Only one span of the listing below is wanted: the lines from the one with "Management Decision Making" through the one with "appears that students", reproduced exactly, both ends kept.

# # # # #

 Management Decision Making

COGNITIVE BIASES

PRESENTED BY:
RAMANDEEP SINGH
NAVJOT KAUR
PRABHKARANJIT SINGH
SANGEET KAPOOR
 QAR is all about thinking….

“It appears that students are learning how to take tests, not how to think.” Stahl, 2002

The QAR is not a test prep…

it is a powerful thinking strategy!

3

# # # # #

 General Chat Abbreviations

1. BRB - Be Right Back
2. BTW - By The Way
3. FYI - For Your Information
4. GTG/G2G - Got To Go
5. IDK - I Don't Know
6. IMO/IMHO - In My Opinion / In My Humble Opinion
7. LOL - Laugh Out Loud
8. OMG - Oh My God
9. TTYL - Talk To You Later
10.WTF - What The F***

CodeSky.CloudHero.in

# # # # #

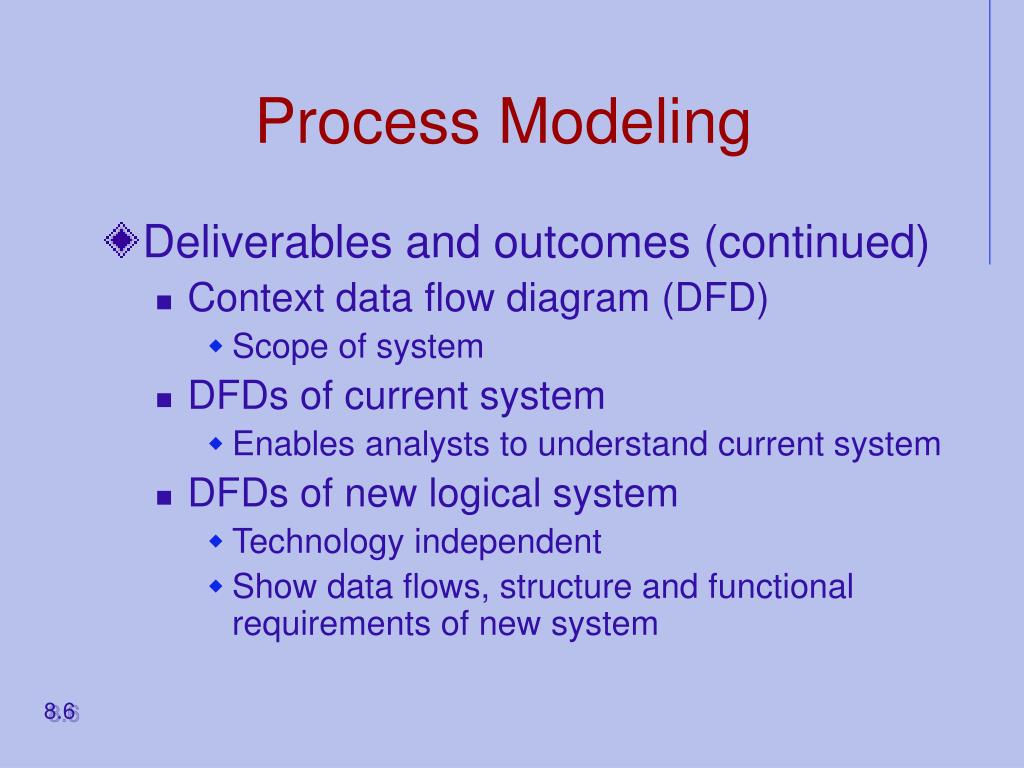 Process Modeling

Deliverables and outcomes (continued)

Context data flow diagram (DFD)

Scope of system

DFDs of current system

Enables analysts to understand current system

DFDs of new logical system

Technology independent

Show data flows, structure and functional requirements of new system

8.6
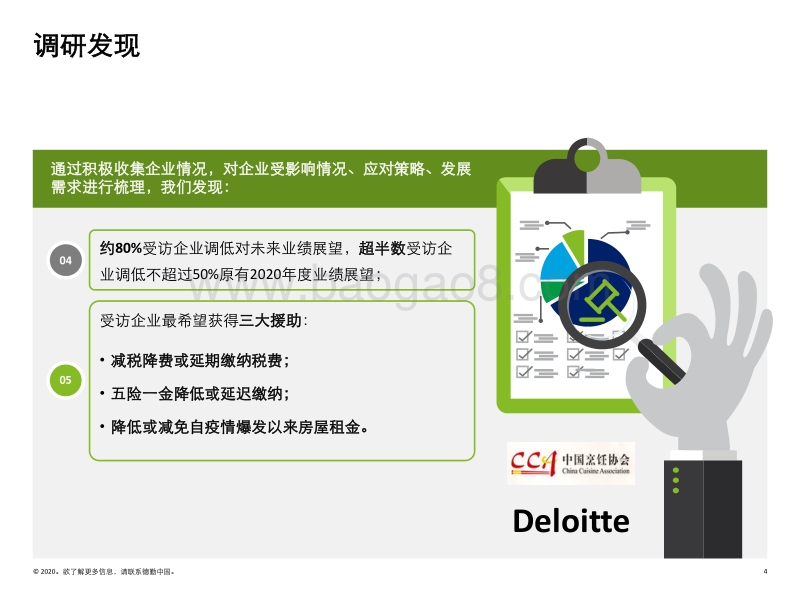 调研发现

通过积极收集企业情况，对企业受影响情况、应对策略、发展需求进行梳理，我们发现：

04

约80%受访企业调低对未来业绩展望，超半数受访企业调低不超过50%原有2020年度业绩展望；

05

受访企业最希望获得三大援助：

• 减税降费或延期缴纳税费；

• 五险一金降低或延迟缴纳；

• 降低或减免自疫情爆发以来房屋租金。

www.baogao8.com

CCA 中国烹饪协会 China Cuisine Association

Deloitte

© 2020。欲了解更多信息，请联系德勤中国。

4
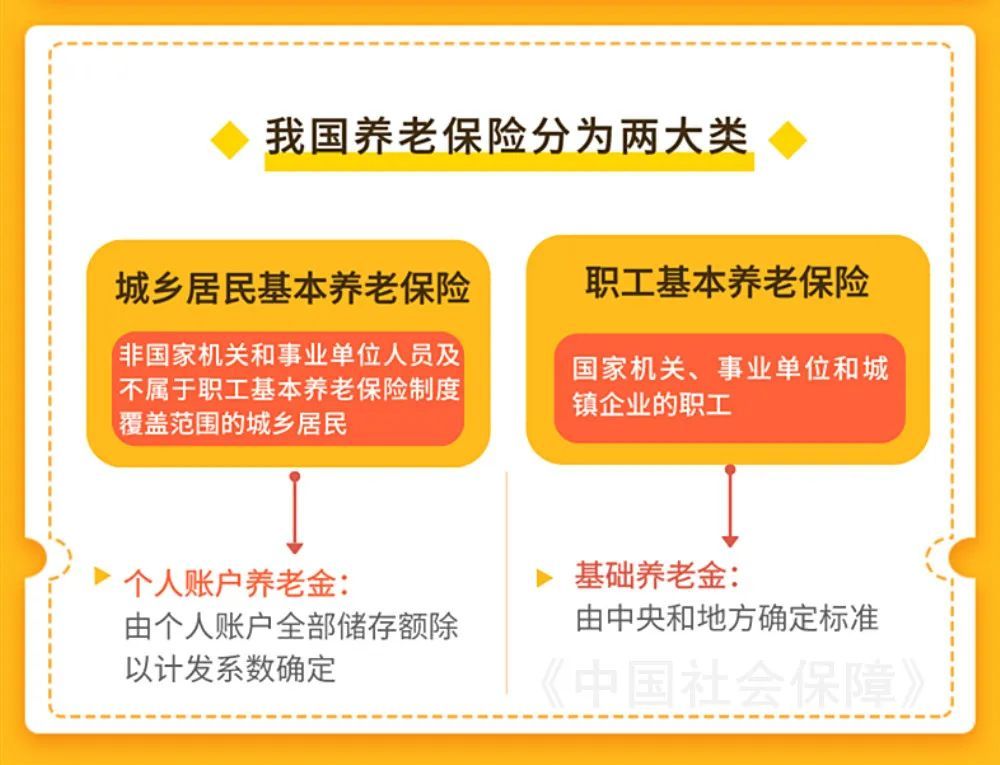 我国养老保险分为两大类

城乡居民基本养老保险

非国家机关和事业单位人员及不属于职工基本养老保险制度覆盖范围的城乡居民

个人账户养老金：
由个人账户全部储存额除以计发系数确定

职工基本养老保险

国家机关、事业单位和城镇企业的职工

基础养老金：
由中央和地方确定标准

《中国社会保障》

# # # # #

Written response:
 Management Decision Making

COGNITIVE BIASES

PRESENTED BY:
RAMANDEEP SINGH
NAVJOT KAUR
PRABHKARANJIT SINGH
SANGEET KAPOOR
 QAR is all about thinking….

“It appears that students are learning how to take tests, not how to think.” Stahl, 2002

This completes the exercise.